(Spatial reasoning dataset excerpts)
######

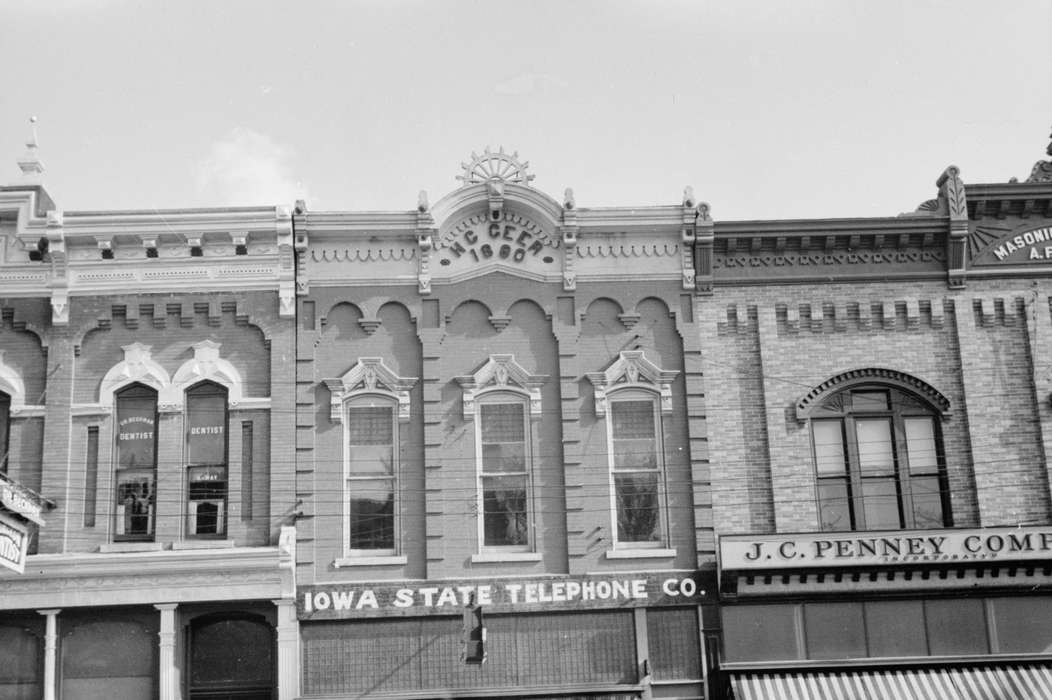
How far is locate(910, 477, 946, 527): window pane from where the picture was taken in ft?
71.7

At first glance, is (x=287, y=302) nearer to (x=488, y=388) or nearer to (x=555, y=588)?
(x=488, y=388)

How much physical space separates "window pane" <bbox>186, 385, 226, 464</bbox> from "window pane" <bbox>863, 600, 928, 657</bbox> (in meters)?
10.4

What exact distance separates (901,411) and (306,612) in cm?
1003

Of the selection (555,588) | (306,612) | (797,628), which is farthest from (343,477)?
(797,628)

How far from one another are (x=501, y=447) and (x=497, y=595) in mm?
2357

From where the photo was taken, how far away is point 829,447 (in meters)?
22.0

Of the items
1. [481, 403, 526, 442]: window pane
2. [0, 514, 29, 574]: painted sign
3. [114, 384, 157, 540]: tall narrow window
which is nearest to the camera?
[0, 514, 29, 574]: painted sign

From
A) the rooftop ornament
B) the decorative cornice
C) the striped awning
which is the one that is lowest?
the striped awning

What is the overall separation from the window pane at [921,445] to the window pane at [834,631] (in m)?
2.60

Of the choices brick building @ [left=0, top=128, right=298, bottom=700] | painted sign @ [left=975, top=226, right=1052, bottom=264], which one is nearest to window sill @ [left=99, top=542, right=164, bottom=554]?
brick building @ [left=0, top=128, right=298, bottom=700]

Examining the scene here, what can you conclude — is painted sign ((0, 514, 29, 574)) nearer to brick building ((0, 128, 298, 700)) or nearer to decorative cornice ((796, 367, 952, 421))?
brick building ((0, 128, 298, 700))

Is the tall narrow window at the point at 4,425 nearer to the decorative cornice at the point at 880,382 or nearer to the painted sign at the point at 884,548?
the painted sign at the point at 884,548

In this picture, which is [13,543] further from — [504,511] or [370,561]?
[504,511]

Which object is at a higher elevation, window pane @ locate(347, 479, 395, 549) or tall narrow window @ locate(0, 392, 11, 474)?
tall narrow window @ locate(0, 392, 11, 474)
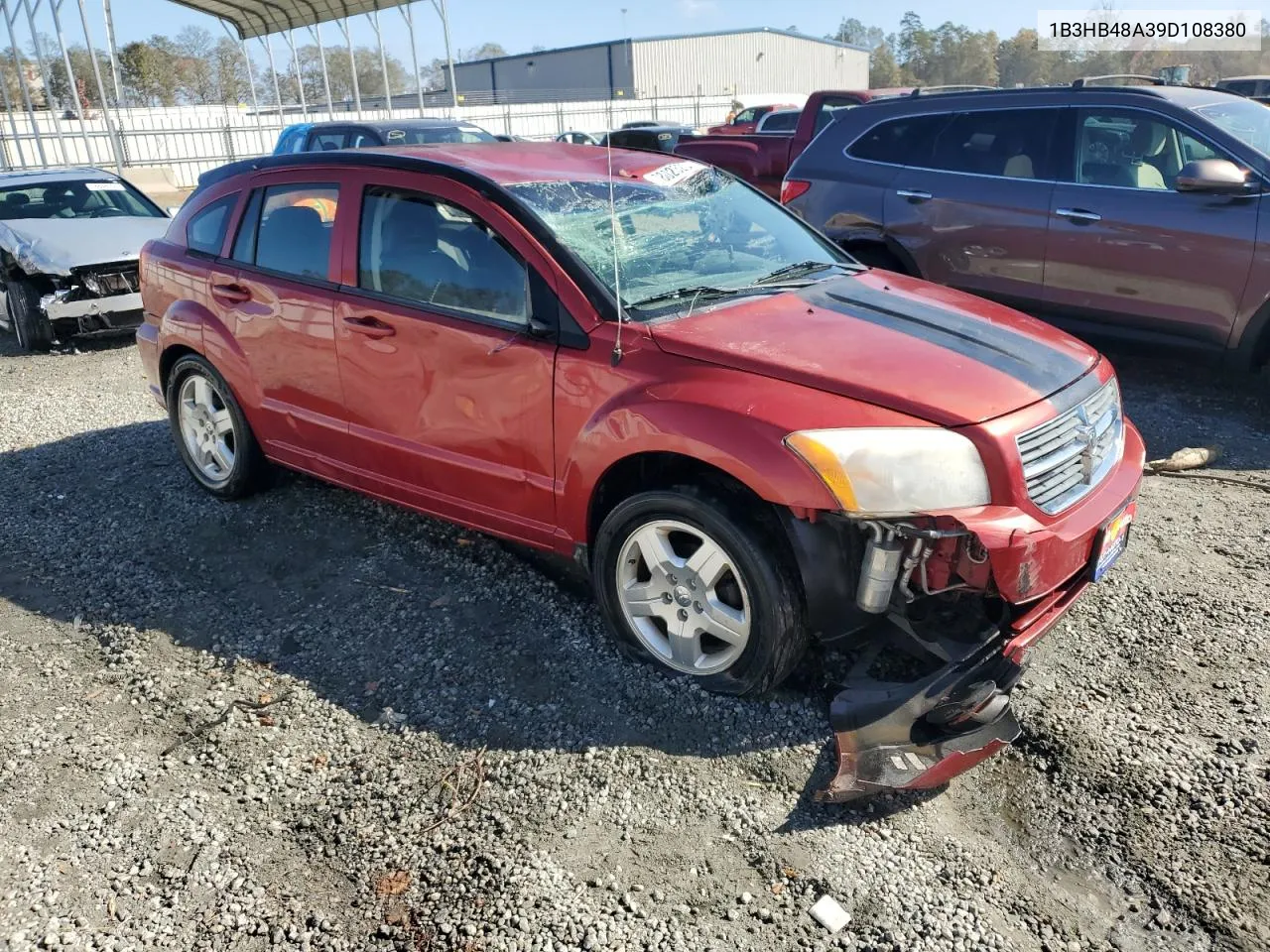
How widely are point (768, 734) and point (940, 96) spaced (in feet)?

######

DIRECTIONS
Rewrite all of the records above, swapping "window sill" for "ledge" and keeping everything else the same. Leave the pictures out of your answer.

FULL OUTPUT
How far is locate(910, 477, 946, 527): window pane from where the picture was taken in ft?
71.7

At first glance, is (x=287, y=302) nearer to (x=488, y=388) or nearer to (x=555, y=588)?
(x=488, y=388)

How much physical space separates "window pane" <bbox>186, 385, 226, 464</bbox> from "window pane" <bbox>863, 600, 928, 657</bbox> (in meters)?
10.4

What exact distance separates (901,411) and (306,612) in cm?
1003

Of the selection (555,588) | (306,612) | (797,628), which is farthest from (343,477)?
(797,628)

How far from one another are (x=501, y=447) and (x=497, y=595) in mm?
2357

From where the photo was taken, how far away is point 829,447 (in meters)?
22.0

Of the items
1. [481, 403, 526, 442]: window pane
2. [0, 514, 29, 574]: painted sign
3. [114, 384, 157, 540]: tall narrow window
which is nearest to the camera?
[0, 514, 29, 574]: painted sign

From
A) the rooftop ornament
B) the decorative cornice
C) the striped awning
which is the one that is lowest?
the striped awning

What is the overall separation from the window pane at [921,445] to the window pane at [834,631] (in m)?
2.60

Of the choices brick building @ [left=0, top=128, right=298, bottom=700] | painted sign @ [left=975, top=226, right=1052, bottom=264], which one is nearest to ledge @ [left=99, top=542, right=164, bottom=554]?
brick building @ [left=0, top=128, right=298, bottom=700]

Examining the scene here, what can you conclude — is painted sign ((0, 514, 29, 574)) nearer to brick building ((0, 128, 298, 700)) or nearer to decorative cornice ((796, 367, 952, 421))?
brick building ((0, 128, 298, 700))

Is the tall narrow window at the point at 4,425 nearer to the decorative cornice at the point at 880,382 or nearer to the painted sign at the point at 884,548?
the painted sign at the point at 884,548

In this picture, which is [13,543] further from — [504,511] or [370,561]?
[504,511]

Which object is at a higher elevation, window pane @ locate(347, 479, 395, 549) or tall narrow window @ locate(0, 392, 11, 474)?
tall narrow window @ locate(0, 392, 11, 474)
How widely are point (768, 734) and point (940, 96) spaced (in feet)?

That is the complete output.